The correlation coefficient R 2 was found to be only 0.4323, while the SEF was 19.08 MPa. These values were significantly lower and higher, respectively, than the corresponding values given by Eq. (1). Similarly, the correlation between the predicted value based on Eq. (2), and the actual measured one was plotted and linearly fitted as shown in Fig. 2b. The resultant correlation coefficient R 2P of 0.4109 and the SEP of 20.08 MPa indicated the accuracy of the prediction model with specific density as the only independent variable was lower than that of the model with MC as the only independent variable. This can be explained by the significant effect of MC levels have on CSP for bamboo as shown in Fig. 1a.

CSP prediction model based on both MC and specific density as independent variables

The previous analysis showed the prediction models with single variable, either MC or specific density, will not be always satisfying under complex conditions. Therefore, investigation on the combined influence of these two factors is necessary. Since the CSP of bamboo linearly increased with rising density, the specific CSP (the ratio between CSP and specific density, i.e., CSP/ρ) was proposed as a dependent variable while MC was incorporated as an independent variable (Fig. 3a). The Boltzmann function is selected to fit the data, and the regression model is shown in Eq. (3).
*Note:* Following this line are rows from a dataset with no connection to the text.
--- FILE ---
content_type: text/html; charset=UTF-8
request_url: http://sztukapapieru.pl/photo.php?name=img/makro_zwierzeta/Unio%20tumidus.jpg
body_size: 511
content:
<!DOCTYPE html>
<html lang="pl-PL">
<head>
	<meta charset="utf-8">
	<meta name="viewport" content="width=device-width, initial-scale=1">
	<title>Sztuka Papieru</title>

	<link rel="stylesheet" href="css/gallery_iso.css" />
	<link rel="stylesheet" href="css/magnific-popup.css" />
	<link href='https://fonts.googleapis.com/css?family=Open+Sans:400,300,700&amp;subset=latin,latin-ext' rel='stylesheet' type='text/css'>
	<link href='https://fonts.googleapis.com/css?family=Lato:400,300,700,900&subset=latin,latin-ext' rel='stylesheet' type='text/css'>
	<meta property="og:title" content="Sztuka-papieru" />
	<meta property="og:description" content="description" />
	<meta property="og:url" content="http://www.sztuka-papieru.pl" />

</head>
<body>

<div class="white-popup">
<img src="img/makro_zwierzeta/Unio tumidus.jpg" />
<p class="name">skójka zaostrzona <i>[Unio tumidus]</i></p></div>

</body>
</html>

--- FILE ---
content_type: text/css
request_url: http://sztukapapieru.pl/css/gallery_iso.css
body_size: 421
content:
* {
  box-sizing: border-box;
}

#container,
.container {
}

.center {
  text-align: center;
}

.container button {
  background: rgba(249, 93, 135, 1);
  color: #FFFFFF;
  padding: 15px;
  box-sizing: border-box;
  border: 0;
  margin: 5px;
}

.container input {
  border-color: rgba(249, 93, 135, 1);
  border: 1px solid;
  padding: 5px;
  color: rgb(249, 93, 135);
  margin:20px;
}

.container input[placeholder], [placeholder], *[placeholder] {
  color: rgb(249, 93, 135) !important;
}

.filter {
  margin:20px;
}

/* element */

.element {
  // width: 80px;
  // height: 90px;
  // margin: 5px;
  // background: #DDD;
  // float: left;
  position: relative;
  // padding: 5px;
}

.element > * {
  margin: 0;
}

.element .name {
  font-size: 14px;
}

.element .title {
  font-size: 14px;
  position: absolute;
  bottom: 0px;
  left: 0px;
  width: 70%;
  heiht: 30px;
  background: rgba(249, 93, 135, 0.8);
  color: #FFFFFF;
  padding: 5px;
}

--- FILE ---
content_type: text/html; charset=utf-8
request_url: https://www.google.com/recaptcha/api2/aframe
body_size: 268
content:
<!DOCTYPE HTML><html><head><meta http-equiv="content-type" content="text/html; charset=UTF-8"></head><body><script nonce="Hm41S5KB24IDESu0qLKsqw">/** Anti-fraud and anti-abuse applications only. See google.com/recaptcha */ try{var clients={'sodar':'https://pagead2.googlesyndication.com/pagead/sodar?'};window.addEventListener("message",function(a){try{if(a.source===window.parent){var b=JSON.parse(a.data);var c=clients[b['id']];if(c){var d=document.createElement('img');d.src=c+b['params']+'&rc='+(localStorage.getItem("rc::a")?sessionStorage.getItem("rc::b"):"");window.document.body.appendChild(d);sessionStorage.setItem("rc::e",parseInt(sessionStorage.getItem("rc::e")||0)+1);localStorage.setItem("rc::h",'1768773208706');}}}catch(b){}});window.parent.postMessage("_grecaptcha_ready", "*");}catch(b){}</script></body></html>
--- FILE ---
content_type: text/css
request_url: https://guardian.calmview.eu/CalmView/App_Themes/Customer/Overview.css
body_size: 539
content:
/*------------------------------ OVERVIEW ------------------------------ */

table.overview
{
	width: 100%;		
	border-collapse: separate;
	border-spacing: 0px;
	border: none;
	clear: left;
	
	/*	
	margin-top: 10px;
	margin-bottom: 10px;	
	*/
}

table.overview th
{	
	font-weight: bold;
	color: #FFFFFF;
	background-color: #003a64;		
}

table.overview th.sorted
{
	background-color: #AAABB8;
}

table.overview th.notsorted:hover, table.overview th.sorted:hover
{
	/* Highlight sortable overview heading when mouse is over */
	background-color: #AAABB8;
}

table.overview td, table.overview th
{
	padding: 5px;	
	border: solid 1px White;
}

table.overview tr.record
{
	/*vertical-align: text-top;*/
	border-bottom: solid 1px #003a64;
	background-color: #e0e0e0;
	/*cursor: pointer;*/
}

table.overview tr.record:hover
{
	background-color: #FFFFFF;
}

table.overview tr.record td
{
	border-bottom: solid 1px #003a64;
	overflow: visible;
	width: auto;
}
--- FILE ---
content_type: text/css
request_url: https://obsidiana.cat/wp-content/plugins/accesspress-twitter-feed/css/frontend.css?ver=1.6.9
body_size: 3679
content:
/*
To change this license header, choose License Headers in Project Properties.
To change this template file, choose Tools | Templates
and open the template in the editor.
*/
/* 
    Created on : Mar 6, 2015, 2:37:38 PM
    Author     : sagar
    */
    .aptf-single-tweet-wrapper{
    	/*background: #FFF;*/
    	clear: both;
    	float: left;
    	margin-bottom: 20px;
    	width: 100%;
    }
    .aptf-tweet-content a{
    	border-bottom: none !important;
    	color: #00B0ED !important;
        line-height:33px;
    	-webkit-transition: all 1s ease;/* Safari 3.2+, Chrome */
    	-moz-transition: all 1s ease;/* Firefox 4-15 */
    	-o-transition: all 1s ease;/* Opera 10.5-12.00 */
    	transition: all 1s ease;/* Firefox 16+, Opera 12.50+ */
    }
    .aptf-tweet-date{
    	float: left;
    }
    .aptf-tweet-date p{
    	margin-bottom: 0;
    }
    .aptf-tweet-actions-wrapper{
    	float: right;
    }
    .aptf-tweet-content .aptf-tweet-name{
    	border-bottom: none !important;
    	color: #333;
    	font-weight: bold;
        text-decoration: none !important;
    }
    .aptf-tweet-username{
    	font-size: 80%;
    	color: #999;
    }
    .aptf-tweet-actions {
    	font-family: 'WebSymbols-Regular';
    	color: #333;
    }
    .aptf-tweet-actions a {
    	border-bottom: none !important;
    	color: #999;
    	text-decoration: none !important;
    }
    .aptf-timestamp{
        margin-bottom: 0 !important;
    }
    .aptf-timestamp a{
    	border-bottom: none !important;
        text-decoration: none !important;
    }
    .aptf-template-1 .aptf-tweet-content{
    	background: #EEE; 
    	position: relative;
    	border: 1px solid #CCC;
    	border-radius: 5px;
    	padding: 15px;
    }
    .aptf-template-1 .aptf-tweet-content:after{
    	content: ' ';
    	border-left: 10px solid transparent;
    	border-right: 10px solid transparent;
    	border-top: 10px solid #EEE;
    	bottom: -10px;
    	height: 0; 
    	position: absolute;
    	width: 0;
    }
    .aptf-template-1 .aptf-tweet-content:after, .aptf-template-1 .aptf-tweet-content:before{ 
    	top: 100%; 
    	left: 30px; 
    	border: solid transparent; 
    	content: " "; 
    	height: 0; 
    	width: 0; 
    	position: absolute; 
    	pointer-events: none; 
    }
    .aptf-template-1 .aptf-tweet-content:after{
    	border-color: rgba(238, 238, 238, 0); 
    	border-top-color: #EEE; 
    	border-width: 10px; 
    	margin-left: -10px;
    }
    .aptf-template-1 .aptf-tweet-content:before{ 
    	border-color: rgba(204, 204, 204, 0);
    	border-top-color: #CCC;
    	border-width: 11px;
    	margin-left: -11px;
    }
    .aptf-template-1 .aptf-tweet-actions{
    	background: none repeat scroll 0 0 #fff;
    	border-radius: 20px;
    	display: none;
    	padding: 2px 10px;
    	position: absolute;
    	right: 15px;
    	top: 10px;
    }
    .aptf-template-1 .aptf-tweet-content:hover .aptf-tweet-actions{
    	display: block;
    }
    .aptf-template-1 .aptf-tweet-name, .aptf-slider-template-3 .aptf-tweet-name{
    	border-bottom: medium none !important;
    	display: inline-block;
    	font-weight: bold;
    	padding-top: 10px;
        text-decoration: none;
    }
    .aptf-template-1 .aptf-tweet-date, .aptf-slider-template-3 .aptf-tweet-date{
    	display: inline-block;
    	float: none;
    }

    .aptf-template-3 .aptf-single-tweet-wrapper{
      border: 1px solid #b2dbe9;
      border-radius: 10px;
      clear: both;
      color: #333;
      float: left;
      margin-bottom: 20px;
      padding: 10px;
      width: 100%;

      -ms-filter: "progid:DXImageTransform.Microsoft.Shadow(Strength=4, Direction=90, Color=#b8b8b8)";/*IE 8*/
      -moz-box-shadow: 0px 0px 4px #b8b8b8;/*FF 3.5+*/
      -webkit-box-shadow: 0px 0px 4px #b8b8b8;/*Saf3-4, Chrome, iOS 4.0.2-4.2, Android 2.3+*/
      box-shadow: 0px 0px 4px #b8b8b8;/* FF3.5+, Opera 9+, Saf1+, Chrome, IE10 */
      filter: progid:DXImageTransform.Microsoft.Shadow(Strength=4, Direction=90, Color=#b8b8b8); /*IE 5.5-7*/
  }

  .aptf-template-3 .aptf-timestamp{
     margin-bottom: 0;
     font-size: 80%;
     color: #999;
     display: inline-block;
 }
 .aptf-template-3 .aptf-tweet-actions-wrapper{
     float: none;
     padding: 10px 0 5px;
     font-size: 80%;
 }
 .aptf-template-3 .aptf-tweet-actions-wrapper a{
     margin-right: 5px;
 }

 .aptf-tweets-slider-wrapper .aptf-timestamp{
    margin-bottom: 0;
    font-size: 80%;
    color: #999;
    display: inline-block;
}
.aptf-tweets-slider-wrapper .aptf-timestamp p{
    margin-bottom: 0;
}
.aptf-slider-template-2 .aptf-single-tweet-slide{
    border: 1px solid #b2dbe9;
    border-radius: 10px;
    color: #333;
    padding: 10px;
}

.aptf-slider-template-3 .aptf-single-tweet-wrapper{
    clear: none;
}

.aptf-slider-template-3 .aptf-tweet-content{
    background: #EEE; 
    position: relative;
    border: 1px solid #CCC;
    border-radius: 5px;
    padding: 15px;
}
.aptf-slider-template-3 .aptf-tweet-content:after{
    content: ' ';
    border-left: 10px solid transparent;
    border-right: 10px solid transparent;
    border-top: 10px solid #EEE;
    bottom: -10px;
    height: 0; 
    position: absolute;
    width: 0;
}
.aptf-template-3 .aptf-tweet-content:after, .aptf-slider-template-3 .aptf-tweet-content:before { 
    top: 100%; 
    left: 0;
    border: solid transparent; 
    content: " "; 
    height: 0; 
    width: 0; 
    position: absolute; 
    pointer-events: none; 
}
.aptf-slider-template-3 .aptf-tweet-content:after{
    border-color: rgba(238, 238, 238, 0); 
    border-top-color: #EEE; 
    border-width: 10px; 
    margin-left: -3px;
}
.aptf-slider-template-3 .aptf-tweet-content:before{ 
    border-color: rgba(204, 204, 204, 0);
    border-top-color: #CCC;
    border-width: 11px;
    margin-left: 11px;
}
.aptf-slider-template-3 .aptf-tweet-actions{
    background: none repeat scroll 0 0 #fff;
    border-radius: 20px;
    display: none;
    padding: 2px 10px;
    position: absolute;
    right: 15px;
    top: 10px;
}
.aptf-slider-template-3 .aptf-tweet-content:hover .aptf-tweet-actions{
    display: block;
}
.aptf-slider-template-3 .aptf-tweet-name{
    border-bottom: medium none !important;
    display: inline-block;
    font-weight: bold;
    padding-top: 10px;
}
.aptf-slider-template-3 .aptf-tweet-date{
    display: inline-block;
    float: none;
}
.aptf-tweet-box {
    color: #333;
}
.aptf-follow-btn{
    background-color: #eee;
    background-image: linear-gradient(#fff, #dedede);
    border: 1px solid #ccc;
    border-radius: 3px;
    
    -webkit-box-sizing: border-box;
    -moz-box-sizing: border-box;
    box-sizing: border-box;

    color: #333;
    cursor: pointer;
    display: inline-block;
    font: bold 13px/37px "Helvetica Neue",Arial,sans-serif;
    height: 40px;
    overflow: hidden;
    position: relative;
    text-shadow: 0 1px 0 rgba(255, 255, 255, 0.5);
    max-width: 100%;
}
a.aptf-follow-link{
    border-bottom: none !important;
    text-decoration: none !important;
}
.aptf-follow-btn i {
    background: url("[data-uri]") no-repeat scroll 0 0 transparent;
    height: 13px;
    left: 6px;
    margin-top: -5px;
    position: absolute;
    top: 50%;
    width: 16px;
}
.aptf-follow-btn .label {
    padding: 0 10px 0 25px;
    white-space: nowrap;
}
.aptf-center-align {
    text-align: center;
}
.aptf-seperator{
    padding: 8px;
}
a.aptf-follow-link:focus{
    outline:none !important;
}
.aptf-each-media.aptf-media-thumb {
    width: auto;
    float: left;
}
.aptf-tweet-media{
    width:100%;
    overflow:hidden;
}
$$ \frac{\text{CSP}}{\rho } = 76.62 + \frac{738.90 - 76.62}{{1 + e^{{\left( {\frac{{{\text{MC}} + 13.46}}{7.6296}} \right)}} }} $$
(3)
Fig. 3
figure 3

a The relationship between specific strength and MC. b The relationship between predicted compressive strength (CSP′) and experimental compressive strength (CSP) based on MC and density (ρ)

The correlation coefficient R 2 of the improved prediction model reached as high as 0.9248, which is much higher than those of the regression Eqs. (1) and (2). Furthermore, the SEF is only 8.51 MPa. Figure 3b shows the correlation between the experimental CSP and the calculated CSP based on the Eq. (3). Excellent agreement between the predicated CSP and the experimental value demonstrates the accuracy of the improved predictive model. Finally, the SEP is only 5.91 MPa, much lower than those produced by the single-variable prediction models. The results demonstrate that to a large extent, specific density and moisture content together determine the CSP of bamboo.

Conclusion

In this study, three experimental models for predicting the CSP of bamboo with variable MC and specific density were established and compared. A two-variable model containing both MC and specific density as independent variables was developed, which was capable of accurately predicting longitudinal CSP of Moso bamboo with any combination of specific density and MC, delivering much higher predictive accuracy than that of corresponding single-variable models. The route and method presented in the present study could be extended to the non-destructive prediction of other mechanical properties of bamboo, greatly enhancing potential applications of bamboo-based engineered products in commercial fields.